Krägeloh-Mann lenkt den Blick auf die Zeit vor der Corona-Pandemie und auf schwerkranke kleine Patienten mit geschwächtem Immunsystem. „Diese Kinder tragen ja schon länger Masken, damit sie vor Infektionen geschützt sind – und das sind wirklich anfällige Kinder“, sagt die Pädiatrie-Fachfrau. Auffällige Probleme mit der Mund-Nasen-Maske? Die habe sie bei diesen jungen Patienten nicht erlebt.

Dass Schüler ab Klasse 5 in Baden-Württemberg nun auch während des Unterrichts eine Schutzmaske tragen müssen, hält die Medizinerin für unproblematisch. „Kinder können das“, davon ist sie überzeugt. „Man muss ihnen das nur erklären.
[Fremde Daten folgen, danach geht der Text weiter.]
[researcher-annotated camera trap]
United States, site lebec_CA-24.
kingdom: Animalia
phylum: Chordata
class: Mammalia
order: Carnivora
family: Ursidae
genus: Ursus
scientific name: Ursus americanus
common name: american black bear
Und Lehrer und Eltern haben natürlich auch Vorbildfunktion.“ Selbst bei Grundschülern gebe es prinzipiell keine ärztlichen Bedenken gegen das Maskentragen, zum Beispiel in engen Pausenhöfen. Nur spezielle Risikogruppen mit eingeschränkter Lungenfunktion, wie manche Mukoviszidose-Patienten, würde Krägeloh-Mann von der Maskenpflicht von vorneherein befreien.
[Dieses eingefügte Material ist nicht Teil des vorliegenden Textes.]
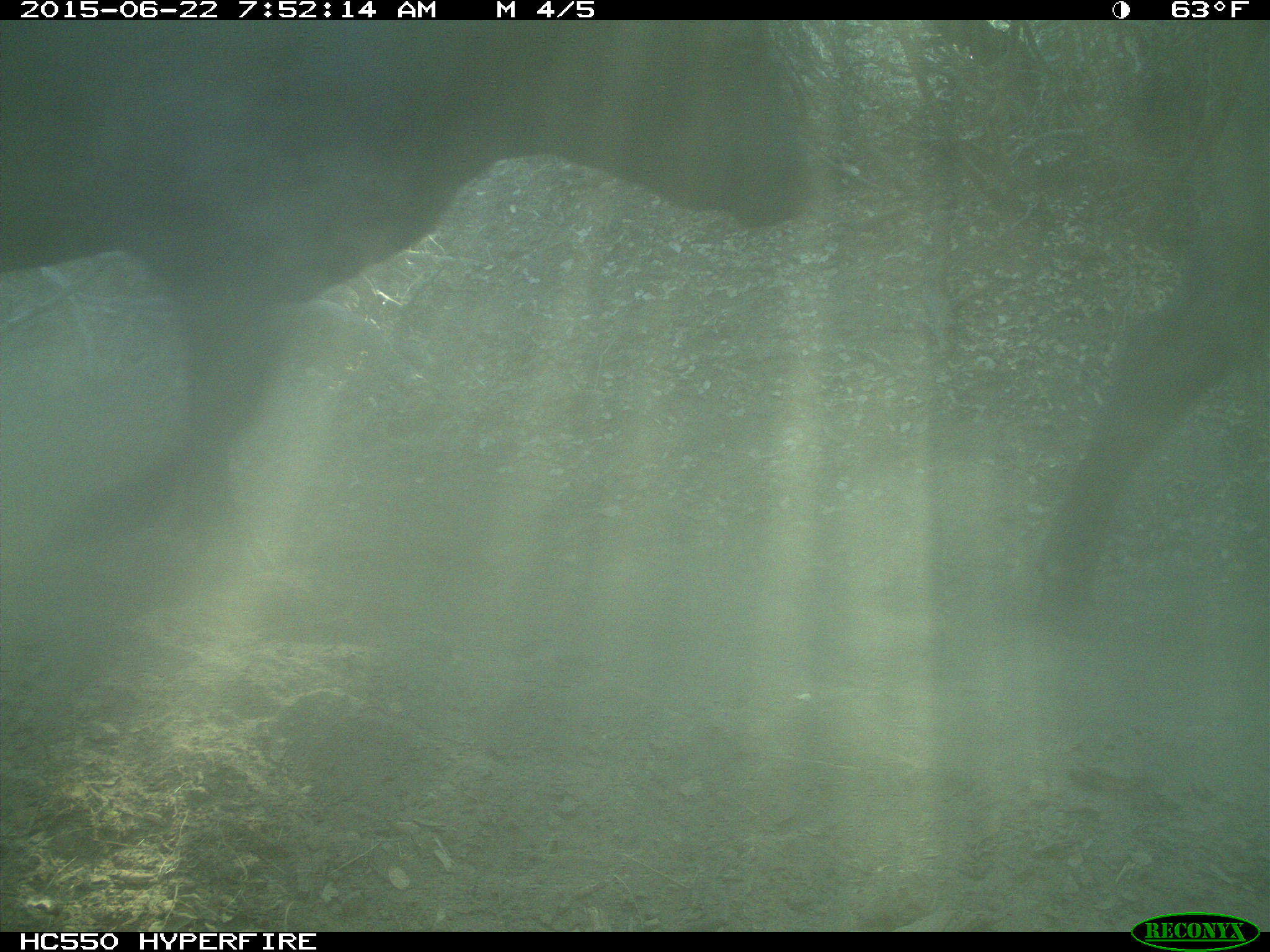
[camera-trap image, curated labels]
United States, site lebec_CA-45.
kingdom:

Angst alleine kann Atemprobleme verursachen.
Till Reckert, Pädiater und BVKJ-Landessprecher

Bei Berichten über „Kopfweh“ und Atemnot bei maskierten Kindern ist die Medizinerin erst einmal skeptisch. „Das ist, glaube ich, eher eine Frage der Psychologie“, sagt sie. Wenn Eltern das Maskentragen „mit Problembewusstsein aufladen“, übertrage sich das auf die Mädchen und Jungen. „Angst alleine kann Atemprobleme verursachen“, sagt auch Till Reckert, Landessprecher des Berufsverbandes der Kinder- und Jugendärzte (BVKJ).
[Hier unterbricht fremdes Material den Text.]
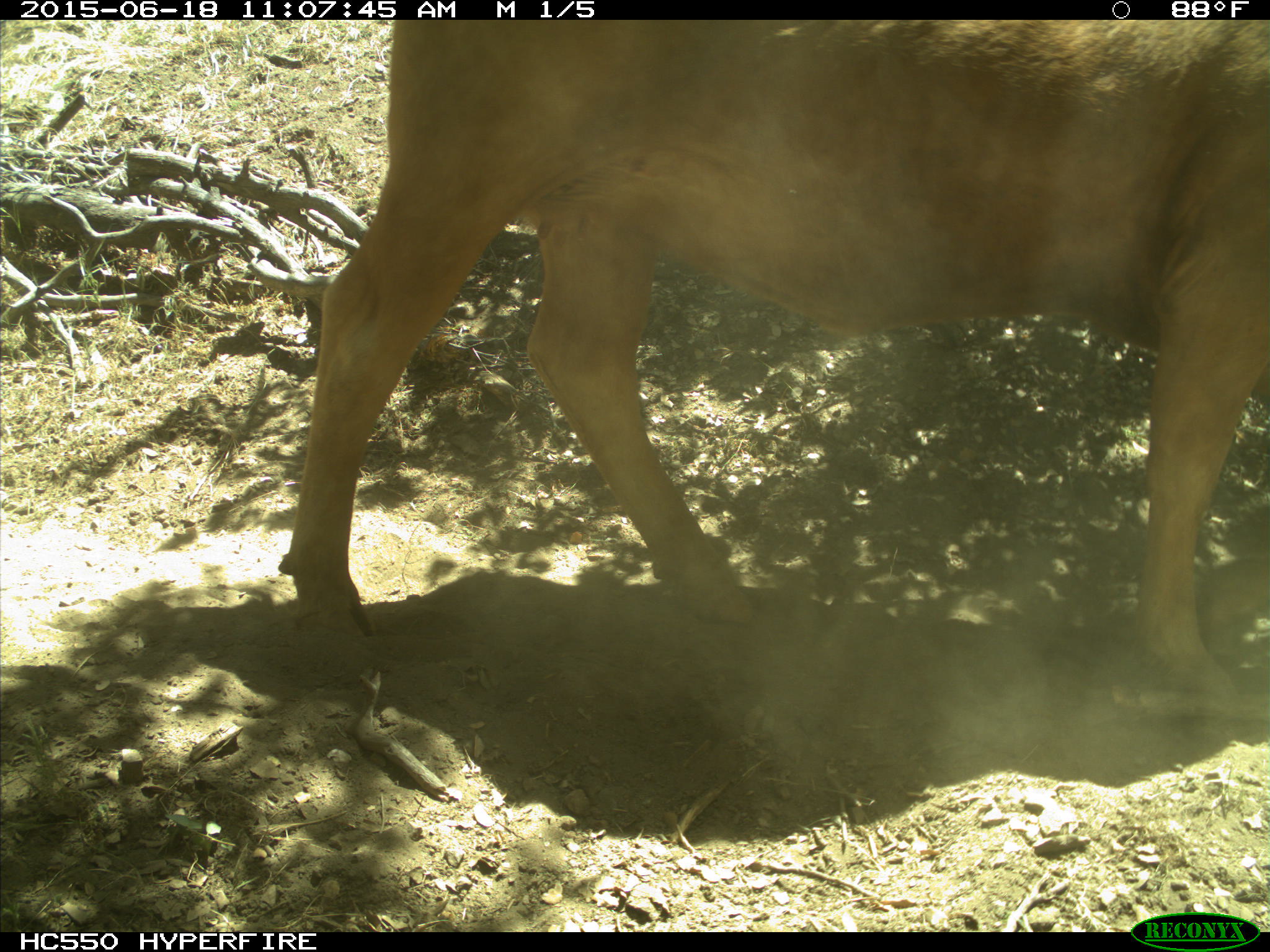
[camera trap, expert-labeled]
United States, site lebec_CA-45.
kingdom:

Bei leichten Einmalmasken und Stoffmasken sieht er „überhaupt kein Problem“ für Kinder. Zugleich verweisen beide Verbandsvertreter aber auf die relativ geringe Gefährdung von Kindern bis etwa zehn Jahren hin: „Gott sei Dank ist das ein Virus, das sehr glimpflich mit den Kindern umgeht.“

„Absurde“ Theorie über Gefahren-Nerv

Der emeritierte Mikrobiologe Sucharit Bhakdi vertritt die Theorie, dass die Corona-Schutzmasken einen Nerv im Gesicht von Kindern reizen könnten – und einen Herzstillstand auslösen könnten. Krägeloh-Mann findet diese Gefahren-Theorie abwegig. „Ich bin Kinderneurologin und kenne mich mit Nerven also aus“, sagt sie. „Ich halte das für absurd.“

Absurd findet auch das Kultusministerium einige Ideen der „Querdenken“-Bewegung, die gegen die Corona-Maßnahmen ankämpft. Hinweise, dass Aktivisten gezielt Schüler zum Masken-Protest auffordern wollen, nehme man durchaus ernst, erklärt Christine Sattler, die Sprecherin Eisenmanns. „Wir nehmen diese zum Anlass, über unsere Kanäle noch einmal grundsätzlich über Gefahren in den sozialen Medien aufzuklären.“ Gleich nach den Herbstferien solle es eine Information für Eltern zum „Umgang mit Verschwörungsmythen“ geben.

Mehr abgemeldete Schüler?

Und wenn Eltern ihre Kinder aus Ärger über die Maske nicht mehr zur Schule schicken? Noch gilt weiterhin die Corona-Sonderregelung: Besorgte Eltern können ihre Kinder formlos vom Präsenzunterricht entschuldigen und ins Homeoffice schicken. Gründe werden nicht durchleuchtet. Aktuell läuft eine neue Abfrage an den Schulen, erklärt Sattler: „Sollte sich der Anteil der Schüler, der zuletzt bei unter einem Prozent lag, zwischenzeitlich deutlich erhöht haben, werden wir das bisherige Vorgehen selbstverständlich überprüfen.